Anne Longfield blogs: As schools return, the cost-of-living crisis must not become another opportunity for those who groom and exploit vulnerable children

Over the next few days, millions of children in England will be returning to school after the summer holidays. But we also know that thousands of children will be missing from school, some of them for weeks and months on end. Nearly 100,000 children in England were severely absent during the autumn term last year, and of those missing, many are the most vulnerable children. And as the energy bill crisis hits schools this autumn, the funds needed to provide the support these young people need to return to school are likely to become harder to find.

Since our launch last year, the Commission on Young Lives has been highlighting some of the ways in which vulnerable children can fall through gaps in the care, education, and health systems, and become victims of criminal and/or sexual exploitation, serious violence, and involved in the criminal justice system. Life chances are being diminished, and in the worst cases, lives are being lost.

Stored records:
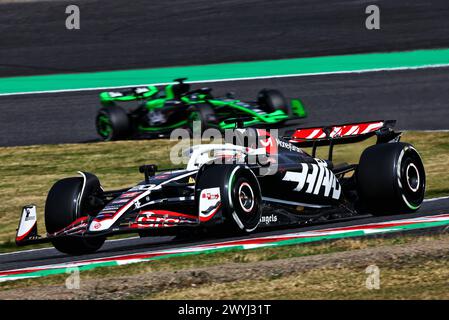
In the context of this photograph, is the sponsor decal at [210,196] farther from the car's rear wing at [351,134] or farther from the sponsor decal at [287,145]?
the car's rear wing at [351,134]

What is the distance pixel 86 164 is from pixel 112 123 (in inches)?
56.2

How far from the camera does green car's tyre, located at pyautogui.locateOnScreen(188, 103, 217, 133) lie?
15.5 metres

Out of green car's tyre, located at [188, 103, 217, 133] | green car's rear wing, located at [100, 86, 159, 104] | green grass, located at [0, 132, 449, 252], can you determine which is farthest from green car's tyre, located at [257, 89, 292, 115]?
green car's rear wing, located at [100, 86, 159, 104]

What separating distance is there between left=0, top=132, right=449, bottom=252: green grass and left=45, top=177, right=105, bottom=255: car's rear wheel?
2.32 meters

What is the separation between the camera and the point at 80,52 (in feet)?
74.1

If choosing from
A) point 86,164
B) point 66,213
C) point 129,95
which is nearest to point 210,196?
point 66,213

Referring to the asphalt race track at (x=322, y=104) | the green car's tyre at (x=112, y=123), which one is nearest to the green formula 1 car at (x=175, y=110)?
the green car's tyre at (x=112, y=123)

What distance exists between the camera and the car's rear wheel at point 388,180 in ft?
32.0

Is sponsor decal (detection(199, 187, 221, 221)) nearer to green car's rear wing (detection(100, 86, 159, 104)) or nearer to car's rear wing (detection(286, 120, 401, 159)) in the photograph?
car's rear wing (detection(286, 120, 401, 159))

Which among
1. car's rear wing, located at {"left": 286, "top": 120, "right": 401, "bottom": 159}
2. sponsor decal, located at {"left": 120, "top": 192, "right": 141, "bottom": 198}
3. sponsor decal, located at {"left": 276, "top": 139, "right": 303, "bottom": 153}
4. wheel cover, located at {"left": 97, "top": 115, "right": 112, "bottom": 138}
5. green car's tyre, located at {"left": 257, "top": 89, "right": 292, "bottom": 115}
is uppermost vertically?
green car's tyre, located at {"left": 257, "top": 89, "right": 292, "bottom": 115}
---
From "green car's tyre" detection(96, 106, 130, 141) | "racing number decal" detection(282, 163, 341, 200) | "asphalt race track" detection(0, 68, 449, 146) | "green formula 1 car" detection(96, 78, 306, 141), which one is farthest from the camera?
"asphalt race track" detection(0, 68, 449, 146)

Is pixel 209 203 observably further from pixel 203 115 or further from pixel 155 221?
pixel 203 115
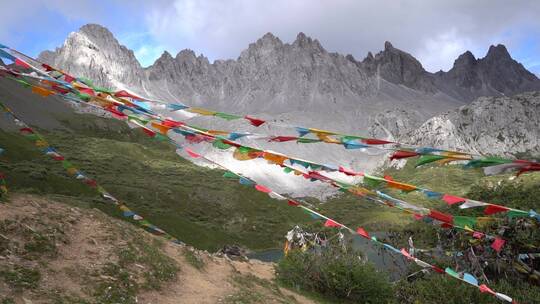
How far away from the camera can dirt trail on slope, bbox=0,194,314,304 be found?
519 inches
--
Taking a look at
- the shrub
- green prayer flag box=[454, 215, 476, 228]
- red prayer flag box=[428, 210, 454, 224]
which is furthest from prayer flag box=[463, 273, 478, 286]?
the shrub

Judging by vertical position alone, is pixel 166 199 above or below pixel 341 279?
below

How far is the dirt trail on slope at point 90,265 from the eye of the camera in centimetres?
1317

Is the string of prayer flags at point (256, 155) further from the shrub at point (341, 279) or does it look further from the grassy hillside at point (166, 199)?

> [Exercise set]:
- a) Please list the systems in which, according to the blog post, vulnerable children can fall through gaps.
- b) Write out the part of the blog post that starts at the words "Anne Longfield blogs: As" and ends after "harder to find.".

> [Solved problems]:
- a) Care, education, and health

- b)
Anne Longfield blogs: As schools return, the cost-of-living crisis must not become another opportunity for those who groom and exploit vulnerable children

Over the next few days, millions of children in England will be returning to school after the summer holidays. But we also know that thousands of children will be missing from school, some of them for weeks and months on end. Nearly 100,000 children in England were severely absent during the autumn term last year, and of those missing, many are the most vulnerable children. And as the energy bill crisis hits schools this autumn, the funds needed to provide the support these young people need to return to school are likely to become harder to find.